Rem Blong di Tulang Bawang: Polisi dan Warga Bergotong Royong Hentikan Truk, Nyaris Tabrak Pemukiman
Baca dalam 60 detik
- Sebuah truk bermuatan penuh kehilangan kendali akibat rem blong di jalur menurun Tulang Bawang, Lampung, Kamis sore.
- Personel Polri yang sedang bertugas bersama warga setempat menggunakan balok kayu untuk mengganjal roda dan menghentikan laju kendaraan.
- Insiden berakhir tanpa korban jiwa atau kerugian material, berkat respons cepat dan sinergi antara aparat dan masyarakat.
Sebuah truk Mitsubishi Fuso bernomor polisi BE 8571 FU nyaris menimbulkan tragedi di Jalan Lintas Timur, Kampung Menggala, Tulang Bawang, Kamis (4/6/2026) sore, saat sistem pengeremannya mendadak blong di tengah jalan menurun. Berkat kesigapan personel Polri yang sedang mengatur lalu lintas dan bantuan warga sekitar, kendaraan seberat puluhan ton itu berhasil dihentikan tanpa menimbulkan korban jiwa maupun kerugian material yang berarti.
Peristiwa bermula sekitar pukul 17.20 WIB ketika petugas kepolisian tengah melakukan evakuasi kendaraan yang terlibat kecelakaan di Kampung Cakat Raya. Dari arah Palembang menuju Bandar Lampung, truk yang dikemudikan Amri Hamzah (66), warga Kelurahan Yosomulyo, Kota Metro, melaju dengan kecepatan yang tidak terkendali. Menyadari situasi darurat, para petugas dan warga setempat segera bergerak mencari cara untuk menghentikan laju truk. Dengan memanfaatkan balok kayu yang tersedia di lokasi, mereka secara gotong royong mengganjal roda belakang truk hingga akhirnya kendaraan berhenti dengan selamat.
Kepala Bidang Humas Polda Lampung, Kombes Pol Yuni Iswandari Yuni, mengapresiasi tindakan cepat personel di lapangan.

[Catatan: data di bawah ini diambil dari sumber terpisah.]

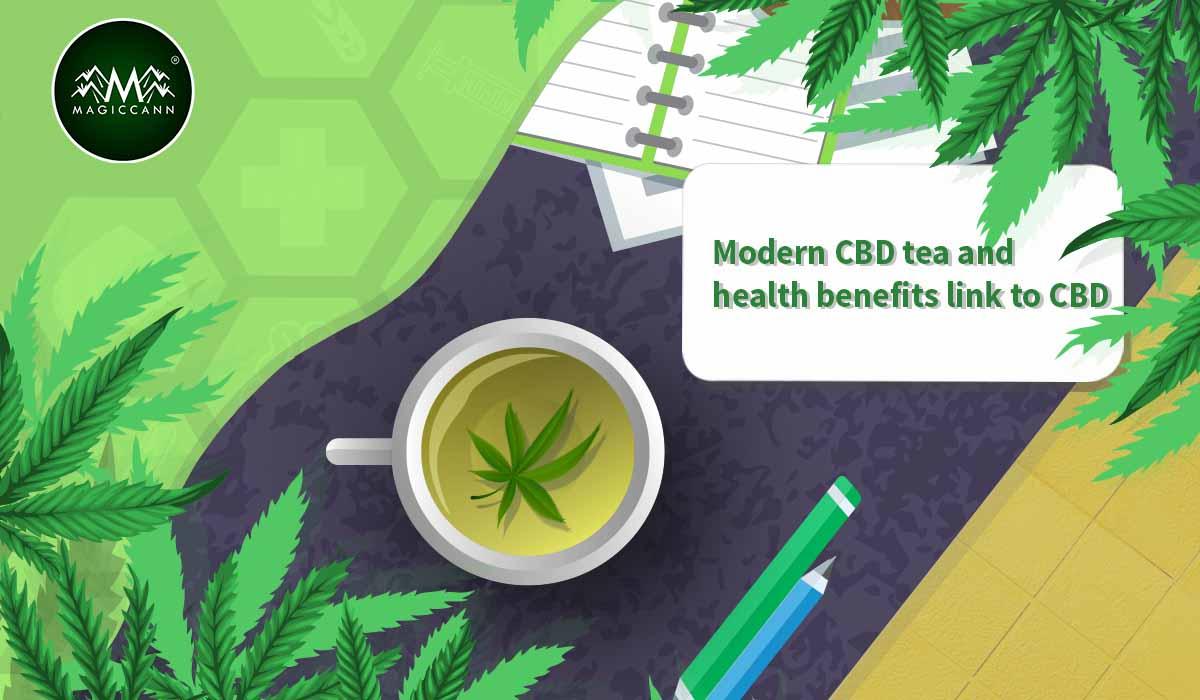 CBD tea health benefits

Menurutnya, keberhasilan ini menunjukkan bahwa kehadiran Polri tidak hanya sebatas pengaturan lalu lintas, tetapi juga responsif terhadap situasi darurat yang mengancam keselamatan masyarakat. “Personel di lapangan menunjukkan respons cepat dan keberanian saat menghadapi kendaraan yang mengalami rem blong. Langkah yang diambil berhasil mencegah potensi kecelakaan yang lebih besar,” ujar Kombes Pol Yuni, Jumat (5/6/2026).
Ia menambahkan bahwa sinergi antara petugas dan warga menjadi faktor kunci dalam penanganan insiden ini. “Kami mengapresiasi masyarakat yang turut membantu petugas. Kolaborasi yang baik antara Polri dan masyarakat menjadi faktor penting dalam mencegah terjadinya musibah yang lebih besar,” ungkapnya. Kejadian ini sekaligus menjadi pengingat bagi para pengemudi, terutama yang melintasi jalur menurun dan rawan kecelakaan, untuk selalu memeriksa kondisi kendaraan sebelum bepergian, khususnya sistem pengereman.
Di Indonesia, kecelakaan akibat rem blong masih menjadi salah satu penyebab utama insiden lalu lintas di jalur menurun, terutama di daerah pegunungan atau perbukitan. Data Korlantas Polri mencatat bahwa pada tahun 2025, setidaknya 12% kecelakaan fatal di jalan nasional melibatkan kendaraan berat yang kehilangan kendali karena rem blong. Kasus di Tulang Bawang ini menjadi contoh bagaimana kesiapsiagaan aparat dan partisipasi aktif masyarakat dapat meminimalkan risiko. Ke depan, perlu ada evaluasi lebih lanjut mengenai standar keselamatan kendaraan angkutan barang, termasuk inspeksi rem secara berkala di titik-titik rawan.
Dengan tidak adanya korban jiwa, insiden ini berakhir lega. Namun, pertanyaan yang muncul adalah: apakah sistem pengawasan kendaraan berat di Indonesia sudah cukup ketat untuk mencegah kejadian serupa terulang? Ataukah keberuntungan semata yang menyelamatkan nyawa kali ini?